ForAllSecure offers Mayhem, a dynamic testing solution that brings together the tried-and-true techniques of coverage-guided fuzzing with the advantages of symbolic execution, including patented technology from over a decade of research at Carnegie Mellon University. You can learn more at

Top 5 Takeaways From the “ForAllSecure Makes Software Security Autonomous” Livestream

Top 5 Takeaways From the “ForAllSecure Makes Software Security Autonomous” Livestream

In February 2019, Dr. David Brumley, ForAllSecure CEO, and Zach Walker, DIU project manager, discussed how Mayhem, ForAllSecure’s behavior testing solution, has helped secure the Department of Defense’s most critical platforms. The Defense Innovation Unit, also known as DIU, is a progressive group within the Department of Defense employing bleeding-edge technology to solve the nation’s defense challenges. Brumley and Walker recount their experience deploying and utilizing Mayhem within the government, lessons learned from the partnership, and what the future looks like for Mayhem.

The pain of not being able to hire enough cybersecurity people to secure software is universal.

Security is largely manual, and human effort can’t scale. This was Brumley and ForAllSecure’s motive behind Mayhem, the autonomous cyber reasoning system that won the 2016 DARPA Cyber Grand Challenge.

The Department of Defense and Brumley’s pains check out with market statistics. (ISC)2 predicts that by 2022 there will be 1.8 million open jobs in software security. It’s apparent security testing that relies on human expertise is unsustainable and unscalable.

“The purpose of autonomous cybersecurity isn’t to replace the human element”, Brumley clarifies. “The purpose is to elevate human potential. Scarce security expertise shouldn’t be wasted on boring, manual tasks, such as testing patches and shifting out false-positives. By automating these mundane tasks, we allow humans to focus on what they do best: leverage their creativity. Humans should have more creative roles in security, such as finding new attack vectors machines can’t find.”

It’s commonly unknown that risk can be inherited via vulnerable code components sourced from software supply chains.

It’s commonly assumed that security is an upstream responsibility. And, it’s true that users of open source or third-party components don’t have the flexibility, control, or insight to find and fix vulnerabilities as its developers. Yet, it is ultimately the user — not the developer — of the software that is liable. In some cases, it may merely be one vulnerable component, but it’s important to consider the attack surface. Every system that interfaces with or is dependent on the vulnerable component is now exposed.
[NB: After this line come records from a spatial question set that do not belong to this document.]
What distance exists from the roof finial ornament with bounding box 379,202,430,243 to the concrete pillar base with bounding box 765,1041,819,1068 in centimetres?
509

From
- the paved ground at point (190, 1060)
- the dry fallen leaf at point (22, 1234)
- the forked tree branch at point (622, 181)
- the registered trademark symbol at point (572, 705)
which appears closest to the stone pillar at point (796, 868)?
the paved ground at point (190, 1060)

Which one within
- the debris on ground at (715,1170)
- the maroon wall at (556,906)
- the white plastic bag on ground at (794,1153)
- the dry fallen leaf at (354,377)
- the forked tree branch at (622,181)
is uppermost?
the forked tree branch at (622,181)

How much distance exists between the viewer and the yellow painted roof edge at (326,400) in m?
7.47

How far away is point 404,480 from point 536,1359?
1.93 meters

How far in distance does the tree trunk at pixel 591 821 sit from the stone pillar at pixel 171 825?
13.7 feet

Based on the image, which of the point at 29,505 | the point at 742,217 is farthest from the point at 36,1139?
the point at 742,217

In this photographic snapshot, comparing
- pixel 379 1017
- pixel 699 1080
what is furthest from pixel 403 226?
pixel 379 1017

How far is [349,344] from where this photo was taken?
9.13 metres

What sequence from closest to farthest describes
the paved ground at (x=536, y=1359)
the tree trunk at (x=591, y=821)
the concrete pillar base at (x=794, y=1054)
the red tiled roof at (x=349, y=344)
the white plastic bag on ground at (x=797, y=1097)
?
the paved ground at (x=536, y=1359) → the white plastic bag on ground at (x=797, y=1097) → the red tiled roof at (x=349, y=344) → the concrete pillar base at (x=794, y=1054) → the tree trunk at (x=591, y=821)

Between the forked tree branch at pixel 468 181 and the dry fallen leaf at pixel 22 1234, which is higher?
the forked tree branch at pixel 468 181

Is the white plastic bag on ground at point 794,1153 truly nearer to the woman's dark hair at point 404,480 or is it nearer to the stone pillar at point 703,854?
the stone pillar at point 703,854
Another factor to consider is that code decays over time. As modern software requires more code, it grows complex and expands its attack surface. It requires more components from the supply chain, introducing new vulnerabilities and reintroducing previously addressed vulnerabilities. Akin to dental hygiene, continuous analysis is critical to ensure that software maintains its security posture.

Continuous behavior testing is a proven and accepted practice for software security.

Brumley believes that the Sec in DevSecOps is about being continuous. “Today, the Sec in DevSecOps is secondary, and it’s asynchronous. Security should always keep happening in the background. It should never sleep. Security is, in many ways, a game and the goal is to outpace attackers,” Brumley comments.

Brumley’s statement echos similar sentiments made by technology-forward organizations. Continuous behavior testing is a proven and accepted technique that is commonly practiced by tech behemoths like Google, Microsoft, and more. However, not all organizations have the technical savvy and budget to do what they do. It simply isn’t reasonable for the average organization. As Mayhem is brought to market, its purpose is to make this advanced testing technique accessible to those outside of the academic and security researcher community. Visit to learn more about behavior testing.

Deploying Mayhem across the Department of Defense has provided ForAllSecure valuable insight into challenges in aerospace, automotive, critical infrastructure, and more.

The software security challenges Mayhem addresses for the Department of Defense is not unique to the Government. The DoD is a large, complex organization with multiple branches, each with their own specific needs.

“In October 2017, we had a big demonstration. This was three to four months into the project with ForAllSecure. We had people across numerous agencies try [Mayhem] out. We had the top civilian in Cyber Command say he thought this is one of the most important things Defense Innovation Unit and the nation is doing in cyber.”

– Zach Walker, Defense Innovation Unit.

Through ForAllSecure’s partnership with the DoD, Mayhem has gained widespread exposure to challenges and use cases that are transferable and relevant to the commercial market, including aerospace, automotive, critical infrastructure, and more. Brumley also shared what commercializing Mayhem entails.

“To take Mayhem to market, we’ve been focusing on Mayhem Sword, or the analysis component, first. This is a decision made after seeing tremendous market validation for this capability. Most notably, Mayhem Sword was used within the DoD to secure weapons systems. Mayhem is not a box that plugs into the network. It is a high-tech solution. Today, it supports x86, x64, and ARM on Linux, as well as compiled languages,” Brumley shares.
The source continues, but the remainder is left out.